BEGIN PAGE EXCERPT

Action to meet the proposed SCCB target is likely to have long-term, cumulative beneficial impacts on Human Health.
An overall reduction in GHG emissions, implied resource/ materials/ waste and energy efficiency will all help improve human health conditions through reductions in pollution and improvements for people in fuel poverty.
However, as precise measures to meet the target are as yet unknown, care needs to be taken as some measures, if implemented inappropriately, could lead to adverse effects on Human Health.
- Increased awareness of personal responsibility for emissions and embedded carbon consumption across all products may result in significant emissions reduction (long-term).
- Reducing emissions may result in significant benefits for populations through improved quality of life, for example, improved public transport, less processed food through less intensive farming practices, improved visual amenity as a result of reduced landfill and extractive industries etc.
- Energy efficiency measures have potential financial benefits, reducing financial stress on low income households, thereby helping address fuel poverty and leading to a better quality of life.

END PAGE EXCERPT
BEGIN DATA PROVIDED

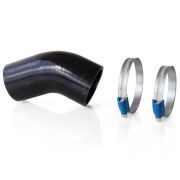 Снимка  на 2.0L TFSI EA113 Power Pipe with silicone hose BAR-TEK® BAR-TEK Motorsport 21tf061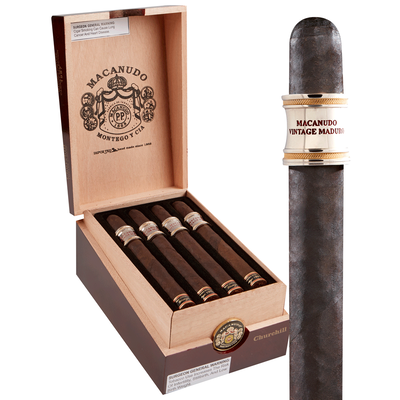 Macanudo Vintage Maduro 1997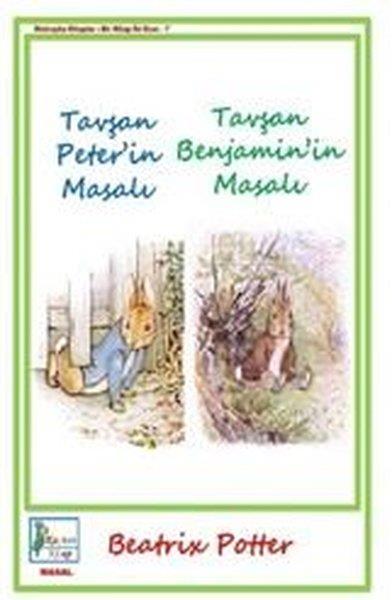Beatrix PotterOkul Öncesi Masal KitaplarıTavşan Peter'in Masalı - Tavşan Benjamin'in Masalı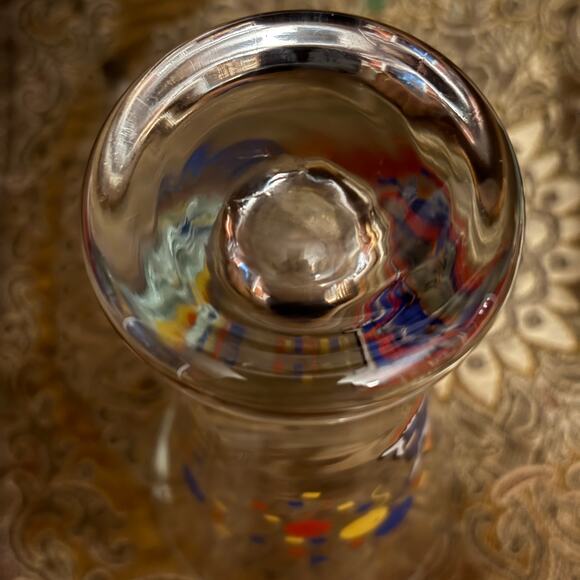 Vintage Bud Light Spuds Mackenzie Original Party Animal Pilsner Glasses Set 1987 - Picture 5 of 8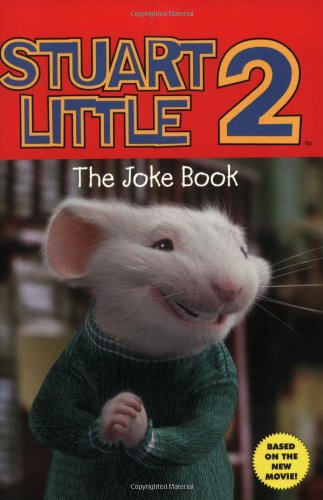 Stuart Little 2: The Joke Book - 8327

END DATA PROVIDED

• ABOUT THIS EXERCISE
Answer from the text on the SCCB target:
(a) What kind of impacts on Human Health is action to meet the target likely to have?
(b) Why does care need to be taken with measures to meet the target?
(c) How could energy efficiency measures affect low income households?

• RESPONSE TO THIS TASK
(a) Long-term, cumulative beneficial impacts.
(b) The precise measures are as yet unknown, and some measures, if implemented inappropriately, could lead to adverse effects on Human Health.
(c) They could reduce financial stress on those households, which would help address fuel poverty and lead to a better quality of life.